This website was created 21 years ago, in 1997, when I combined my two primary passions in life — health and technology — and made it my mission to share exciting new developments in natural health with a wider audience.

Thanks to you, this site has become one of the most visited natural health websites in the world for the last 12 years, with more than 10 million unique visitors each month and more than 80 million unique visitors annually.

Because of your loyal support, we’ve slowly but surely awakened the world to the false promises of the fatally flawed conventional medical view, which claims disease is best treated with drugs, and that the government knows what’s best for your health and should be allowed to dictate your health options.

In the video above, I discuss my own journey toward health, which ultimately led me to my present-day philosophies and recommendations.

This video and article were initially published during three years ago during anniversary week.

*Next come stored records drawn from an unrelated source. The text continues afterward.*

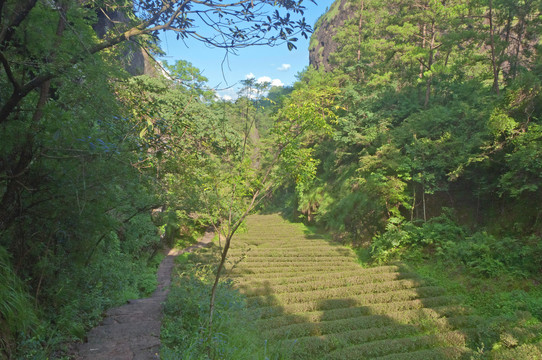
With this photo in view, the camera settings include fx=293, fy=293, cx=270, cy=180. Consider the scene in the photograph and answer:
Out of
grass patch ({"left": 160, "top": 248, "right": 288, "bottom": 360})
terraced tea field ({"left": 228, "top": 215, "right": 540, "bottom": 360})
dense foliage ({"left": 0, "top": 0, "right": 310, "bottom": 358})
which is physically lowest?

It was a big hit, and since we’ve had a significant influx of new subscribers since then, I’m rerunning it for those who missed it.

Learning Through Experience

Experience is a formidable teacher, and much of what I’m teaching today grew out of the lessons I learned as I tried to get healthier. I made plenty of mistakes, and fell for many of the lies, deceptions and confusion of conventional medicine.

Like so many others, I grew up eating cereal for breakfast, and I fully believed margarine was healthy. My diet was high in carbs and sugars and low in fat, and there’s little doubt this played a significant role in dental decay, which I struggled with throughout a large portion of my life.

By the time I was an adult, I had a mouth full of amalgam fillings. Eventually, I discovered the truth about amalgam — that it’s actually 50 percent mercury — and in 2009 I approached Charlie Brown (president of the Alliance for Mercury Free Dentistry) at a Health Freedom Expo in Chicago.

At that event, I offered to partner with him to raise awareness about mercury in dentistry and to help get this toxin out of dentistry for good.

It’s been a highly successful partnership, and on October 10, 2013, a legally binding international treaty to control the use of this toxic metal was signed into action, thanks largely to the work of the Campaign for Mercury-Free Dentistry, the project organized and led by Charlie Brown.

The treaty, named the United Nations Minamata Convention on Mercury, requires the phasing out of many mercury-containing products by 2020. Importantly, the treaty marks the beginning of the end for dental amalgam around the world, as it mandates each nation phase down amalgam use, effective immediately.

Since then, I’ve partnered with a number of select health and research organizations that are true health advocates and educators, including GrassrootsHealth, Fluoride Action Network (FAN), National Vaccine Information Center (NVIC), Institute for Responsible Technology (IRT), and the Organic Consumers Association (OCA).

Together, we’ve formed a nonprofit coalition known as Health Liberty, dedicated to improving fundamental education to all on important health, food safety, and informed consent issues.

A Lifelong Passion for Exercise Got Me Into Medicine

My mother instilled in me a passion for reading. In 1968 I picked up Dr. Ken Cooper’s book, “Aerobics,” which sparked a lifelong passion for exercise as I have been exercising regularly for the last 48 years, never taking more than a few days off at any one time.

Cooper actually designed the exercise program for the NASA astronauts, but aside from keeping astronauts fit in an antigravity environment, exercise wasn’t viewed very favorably down here on Earth.

When I first took up running, people would throw things at me because they thought I was some kind of hooligan or criminal running from the scene of a crime! People simply did not run “for no reason” back in the ’60s.

I was a freshman in high school when the first man landed on the moon. Along with the rest of the nation, this event captured my attention and I decided I wanted to be an astronaut. The quickest way to do that was to join the Air Force Academy.

Unfortunately, it was tough getting a congressional appointment to get in, so in the meantime, I continued my education, focusing on engineering. I later switched to pre-med — in large part because I was so excited about exercise and health.

At the very beginning of med school, one of my professors told our class that by the time we graduated, most of what we were being taught would be outdated or obsolete.

The key element of our education was really teaching us how to learn, and that has stuck with me ever since. I never reached a point where I thought I know it all and don’t need to learn any more. In essence, med school taught me how to become a perpetual student, and that attitude has served me well.

Unfortunately, most doctors ignore that message and get stuck practicing what in essence is outdated medicine.